Transfer Turkey to the oven, uncovered, and roast for 3 1/2 hours basting every 30 minutes. Remove from oven and flip the turkey breast side up. They make special turkey lifters to make this easier, or you can use large rigid spatulas, or oven mitts covered in plastic bags. You might want an extra set of hands to keep the roasting pan steady or help out. Rub the remaining citrus herb butter on the breast side of the turkey and return to oven for 1 1/2 to 2 more hours, or until a meat thermometer placed in the thigh meat reads 165 degrees. Continue basting every 30 minutes until done. Your total roasting time will depend on the size of the bird. Closer to 15 pounds should take about 5 hours, 20 pounds more like 5 1/2 hours.
When the turkey is done, remove from oven and transfer from roasting rack to a large carving board. Tent with aluminum foil and let rest for at least 30 minutes, up to 45 or 50. Strain the juices from the pan and use for gravy, adding more stock if necessary. You can use this resting time to reheat or finish any remaining sides in the oven. Carve and serve your bird and brace yourself for a barrage of compliments. **See note.

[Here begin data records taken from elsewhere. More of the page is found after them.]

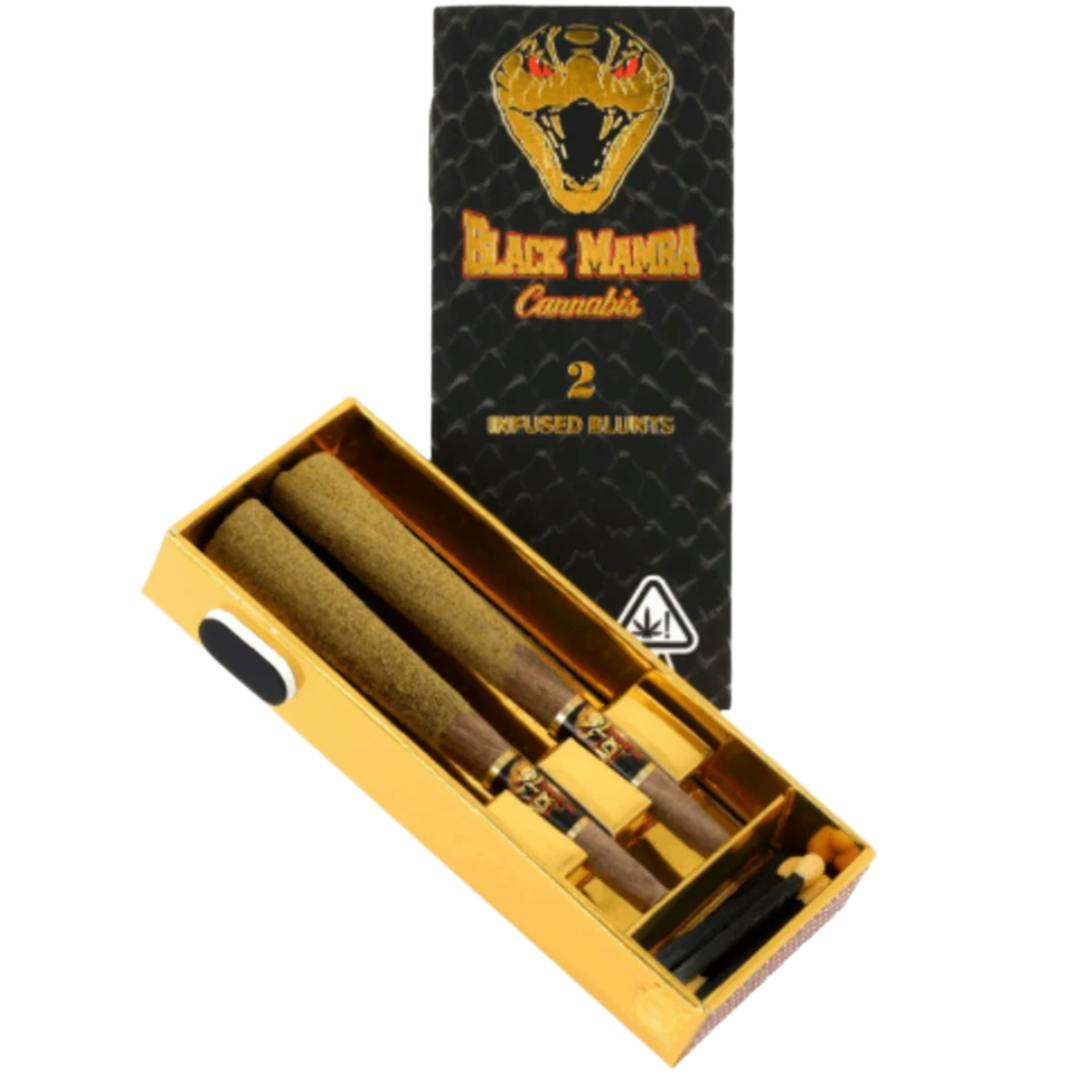 Black Mamba: Blunts - Fire OG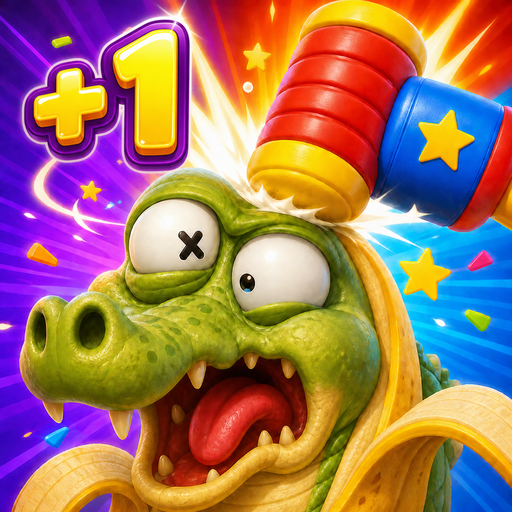Hit the Meme Monster! icon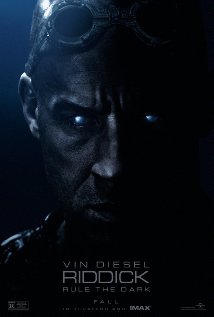 [Riddick: Rule the Dark]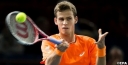 Pospisil Was In Awe As He Began Match With Federer thumbnail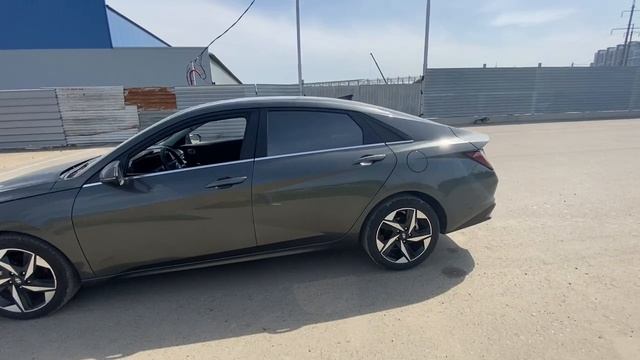 ✅Выполненный заказ
✅ Hyundai Avante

*Note: I like to say you want your about 1 1/2 to 2 pounds of turkey per person- this will ensure everyone is completely satisfied and you have some leftovers for sandwiches and something leftover to make soup or turkey pot pie.
**Note: This was the first time I’ve ever roasted a turkey breast side down- and I will never go back. It made for the moistest breast meat I’ve ever tasted, and the number of compliments made me a little uncomfortable. If you don’t handle compliments well, don’t use this recipe.